Bridgewater Associates’ Ray Dalio is on stage at CNBC’s Converge Live in March.
With the permission of CNBC
Ray Dalio, the founder of Bridgewater Associates, said investors should allocate 15% of investors’ portfolios below their portfolios, even if they have increased to the highest level of precious metal.
“It is a very perfect diversification in the Golden portfolio,” the Greenwich Forum in Connecticut Greenwich. He said. “If you just look at the perspective of a strategic asset allocation, you will probably have something like 15% of your portfolio … Because it is a very good being when the typical parts of the portfolio fall.”
Gold Futures Year Year
Gold -term transactions were finally traded at $ 4,005,80 per ounce. Among the financial deficits and increasing global tensions, prices have increased by more than 50% this year in the midst of flight to security.

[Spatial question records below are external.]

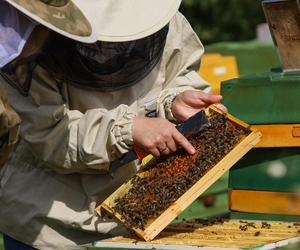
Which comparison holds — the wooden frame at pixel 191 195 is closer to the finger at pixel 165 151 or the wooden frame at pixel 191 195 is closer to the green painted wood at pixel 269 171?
the finger at pixel 165 151

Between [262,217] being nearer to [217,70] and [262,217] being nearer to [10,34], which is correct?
[10,34]

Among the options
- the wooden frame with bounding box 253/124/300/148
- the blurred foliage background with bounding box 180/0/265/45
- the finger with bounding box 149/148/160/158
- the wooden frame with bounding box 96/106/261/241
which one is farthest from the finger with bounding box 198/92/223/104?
the blurred foliage background with bounding box 180/0/265/45

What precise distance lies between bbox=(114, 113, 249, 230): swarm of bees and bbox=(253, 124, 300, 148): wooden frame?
40 centimetres

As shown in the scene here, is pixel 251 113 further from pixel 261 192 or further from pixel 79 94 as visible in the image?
pixel 79 94

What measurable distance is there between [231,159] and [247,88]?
68 centimetres

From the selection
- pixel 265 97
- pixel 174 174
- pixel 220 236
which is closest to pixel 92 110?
pixel 174 174

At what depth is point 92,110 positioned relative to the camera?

The billionaire investor compared today’s environment with the early 1970s, when inflation, heavy government expenditures and high debt burdens eroded to paper assets and Fiat currencies.
“It looks very similar to the early 70s … Where do you put your money?” he said. He continued: “When you keep money and put it in a debt tool and when you have such a debt and debt vehicle supply, this is not an effective deposit.”
Dalio’s advice is opposed to the typical portfolio suggestions of financial consultants who say that they mostly keep stocks and some bonds in a division of 60-40. Alternative assets, such as gold and other goods, have usually suggested that any portfolio has a low single -digit percentage due to lack of income.
Jeffrey Gundlach, CEO of Doublele Capital CEO, recently proposed a high weight with gold because he believed that gold would continue to stand out behind inflationary pressures and behind a weaker dollar.
Dalio said he was separated as a gold fence during monetary debate and geopolitical uncertainty.
“Gold is the only entity that someone can hold, and you don’t have to trust someone else to pay your money,” he said.